New molecular entity: FDA approved lucinactant (Surfaxin, Discovery Laboratories) for the prevention of respiratory distress syndrome (RDS) in premature infants at high risk of RDS.
On March 6, 2012, FDA approved lucinactant (Surfaxin, Discovery Laboratories) for the prevention of respiratory distress syndrome (RDS) in premature infants at high risk for RDS. Lucinactant joins 4 other drugs marketed in the United States for the same indication, including beractant (Survanta, Abbott), poractant alpha (Curosurf, Chiesi), and calfactant (Infasurf, Ony). Lucinactant should not be administered to adults suffering from acute respiratory distress syndrome (ARDS) because of an increased risk of death, multiorgan failure, sepsis, anoxic encephalopathy, renal failure, hypoxia, pneumothorax, hypotension, and pulmonary embolism.
Efficacy. While lucinactant efficacy was evaluated in 2 randomized controlled trials, the trial dubbed SELECT (Safety and Effectiveness of Lucinactant vs. Exosurf in a Clinical Trial), was the pivotal phase 3 RDS prevention study that gained the drug US marketing approval. The SELECT trial was a randomized trial of 1,294 premature infants (600 g to 1,250 g at birth) which compared lucinactant at a dose of 5.8 mL/kg given up to 4 times (N=524) to colfosceril palmitate (Exosurf, which is no longer marketed in the United States) (N=506) or beractant (N=258) administered at FDA recommended doses.

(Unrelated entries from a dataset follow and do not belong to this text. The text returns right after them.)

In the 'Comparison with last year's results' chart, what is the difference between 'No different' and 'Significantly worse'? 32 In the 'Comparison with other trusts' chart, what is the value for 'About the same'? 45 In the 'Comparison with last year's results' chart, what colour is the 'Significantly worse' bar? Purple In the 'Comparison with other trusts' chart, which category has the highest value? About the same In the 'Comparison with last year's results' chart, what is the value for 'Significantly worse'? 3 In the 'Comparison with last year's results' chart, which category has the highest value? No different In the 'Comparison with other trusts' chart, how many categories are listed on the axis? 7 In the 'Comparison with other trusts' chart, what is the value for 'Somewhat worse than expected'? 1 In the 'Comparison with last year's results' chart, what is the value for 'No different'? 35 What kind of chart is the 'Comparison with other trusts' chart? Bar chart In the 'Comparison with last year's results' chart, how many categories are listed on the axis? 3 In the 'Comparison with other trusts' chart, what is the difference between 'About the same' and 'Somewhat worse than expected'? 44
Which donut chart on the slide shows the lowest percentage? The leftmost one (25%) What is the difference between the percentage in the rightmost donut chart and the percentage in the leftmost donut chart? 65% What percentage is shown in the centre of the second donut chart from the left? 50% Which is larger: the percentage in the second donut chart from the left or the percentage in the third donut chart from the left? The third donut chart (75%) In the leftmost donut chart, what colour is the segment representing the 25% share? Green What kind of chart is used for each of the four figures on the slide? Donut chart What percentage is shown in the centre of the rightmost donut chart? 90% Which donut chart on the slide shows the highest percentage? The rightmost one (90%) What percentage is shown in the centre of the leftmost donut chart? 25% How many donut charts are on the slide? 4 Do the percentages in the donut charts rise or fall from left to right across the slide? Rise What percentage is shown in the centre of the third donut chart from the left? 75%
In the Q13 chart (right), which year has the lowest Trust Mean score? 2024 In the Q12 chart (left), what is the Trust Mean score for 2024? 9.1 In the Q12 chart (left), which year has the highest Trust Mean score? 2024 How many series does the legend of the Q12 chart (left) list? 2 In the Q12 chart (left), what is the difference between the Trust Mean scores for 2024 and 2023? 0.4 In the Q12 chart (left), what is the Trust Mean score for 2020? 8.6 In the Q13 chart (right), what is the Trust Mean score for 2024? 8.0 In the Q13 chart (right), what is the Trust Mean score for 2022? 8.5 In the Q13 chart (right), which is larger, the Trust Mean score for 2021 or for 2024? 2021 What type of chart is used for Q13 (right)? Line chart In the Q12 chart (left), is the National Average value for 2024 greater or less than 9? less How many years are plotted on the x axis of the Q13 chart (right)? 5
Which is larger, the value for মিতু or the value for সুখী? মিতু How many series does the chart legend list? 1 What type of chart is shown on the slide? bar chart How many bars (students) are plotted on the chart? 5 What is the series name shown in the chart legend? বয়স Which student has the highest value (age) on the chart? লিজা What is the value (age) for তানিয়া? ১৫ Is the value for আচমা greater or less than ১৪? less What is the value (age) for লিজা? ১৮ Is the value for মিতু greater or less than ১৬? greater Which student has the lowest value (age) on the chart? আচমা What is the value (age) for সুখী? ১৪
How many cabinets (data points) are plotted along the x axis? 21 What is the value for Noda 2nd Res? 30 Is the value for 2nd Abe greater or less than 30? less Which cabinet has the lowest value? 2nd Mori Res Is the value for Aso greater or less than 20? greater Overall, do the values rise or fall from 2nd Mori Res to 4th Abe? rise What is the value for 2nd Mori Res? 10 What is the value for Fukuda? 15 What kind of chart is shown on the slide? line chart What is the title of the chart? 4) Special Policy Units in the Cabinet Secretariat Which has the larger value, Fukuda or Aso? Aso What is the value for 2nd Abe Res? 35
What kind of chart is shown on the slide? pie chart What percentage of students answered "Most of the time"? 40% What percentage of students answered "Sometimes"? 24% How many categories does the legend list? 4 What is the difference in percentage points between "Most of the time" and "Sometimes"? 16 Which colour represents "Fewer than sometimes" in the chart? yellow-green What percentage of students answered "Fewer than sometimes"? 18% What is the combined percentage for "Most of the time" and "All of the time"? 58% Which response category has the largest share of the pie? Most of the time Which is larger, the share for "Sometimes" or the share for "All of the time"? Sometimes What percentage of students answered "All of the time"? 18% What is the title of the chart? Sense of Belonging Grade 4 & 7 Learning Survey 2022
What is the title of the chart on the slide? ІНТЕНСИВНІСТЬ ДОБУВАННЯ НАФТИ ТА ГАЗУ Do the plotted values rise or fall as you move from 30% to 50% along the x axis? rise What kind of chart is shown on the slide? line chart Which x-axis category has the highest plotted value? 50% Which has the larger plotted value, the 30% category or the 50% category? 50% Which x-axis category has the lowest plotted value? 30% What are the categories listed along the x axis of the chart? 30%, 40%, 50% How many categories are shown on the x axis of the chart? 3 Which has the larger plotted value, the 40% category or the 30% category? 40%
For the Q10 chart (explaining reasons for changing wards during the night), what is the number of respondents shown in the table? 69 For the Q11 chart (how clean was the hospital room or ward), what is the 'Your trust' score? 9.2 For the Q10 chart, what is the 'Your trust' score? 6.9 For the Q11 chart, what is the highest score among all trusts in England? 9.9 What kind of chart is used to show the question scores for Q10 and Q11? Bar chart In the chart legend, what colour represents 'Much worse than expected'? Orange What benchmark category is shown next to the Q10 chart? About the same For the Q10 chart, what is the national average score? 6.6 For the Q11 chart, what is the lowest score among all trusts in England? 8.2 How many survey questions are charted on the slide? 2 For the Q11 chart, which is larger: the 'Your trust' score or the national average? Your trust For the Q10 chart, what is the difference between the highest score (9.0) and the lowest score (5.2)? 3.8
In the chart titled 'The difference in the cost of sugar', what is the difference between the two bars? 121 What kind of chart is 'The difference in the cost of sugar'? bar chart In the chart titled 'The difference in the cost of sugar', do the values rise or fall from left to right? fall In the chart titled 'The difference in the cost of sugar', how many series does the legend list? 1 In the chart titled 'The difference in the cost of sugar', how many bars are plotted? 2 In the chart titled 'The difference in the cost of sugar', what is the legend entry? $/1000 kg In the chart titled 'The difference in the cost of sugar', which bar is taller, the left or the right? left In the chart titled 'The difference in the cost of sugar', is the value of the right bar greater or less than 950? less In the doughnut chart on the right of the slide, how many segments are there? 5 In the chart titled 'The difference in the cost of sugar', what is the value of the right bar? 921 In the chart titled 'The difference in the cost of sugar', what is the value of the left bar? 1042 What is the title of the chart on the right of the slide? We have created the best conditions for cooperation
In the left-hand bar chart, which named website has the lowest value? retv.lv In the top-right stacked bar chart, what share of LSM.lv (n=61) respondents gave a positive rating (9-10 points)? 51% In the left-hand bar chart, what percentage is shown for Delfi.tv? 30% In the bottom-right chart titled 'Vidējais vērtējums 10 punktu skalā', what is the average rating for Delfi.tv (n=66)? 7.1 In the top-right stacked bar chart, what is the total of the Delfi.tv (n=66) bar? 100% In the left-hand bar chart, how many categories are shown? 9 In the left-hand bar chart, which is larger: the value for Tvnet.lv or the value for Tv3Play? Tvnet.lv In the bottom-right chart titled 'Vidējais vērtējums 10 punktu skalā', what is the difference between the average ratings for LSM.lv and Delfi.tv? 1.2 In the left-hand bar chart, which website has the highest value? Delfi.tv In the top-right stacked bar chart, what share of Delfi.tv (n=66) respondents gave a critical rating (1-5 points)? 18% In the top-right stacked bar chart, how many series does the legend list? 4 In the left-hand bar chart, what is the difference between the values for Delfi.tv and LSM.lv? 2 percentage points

Compared with colfosceril palmitate, lucinactant demonstrated significant improvement in the proportion of premature infants suffering from RDS (defined as having a chest X-ray consistent with RDS and a FiO2 ≥0.30) at 24 hours after birth (39% vs 47%, P<.01) and lower RDS-related mortality through 2 weeks (5% vs 9%, P<.01).
Safety. In SELECT, the most common adverse effects of lucinactant are related to its administration down a premature infant's endotracheal tube and include endotracheal tube reflux (18 events per 100 doses), skin paleness (9 events per 100 doses), and endotracheal tube obstruction (6 events per 100 doses), often resulting in infants needing a dose interruption (9 events per 100 doses). Administration-related adverse reactions were more common in premature infants receiving lucinactant compared to control surfactants. Oxygen desaturation was reported in 17%, 9%, and 13% and bradycardia for 5%, 2%, and 3% of infants treated with lucinactant, colfosceril palmitate, and beractant, respectively.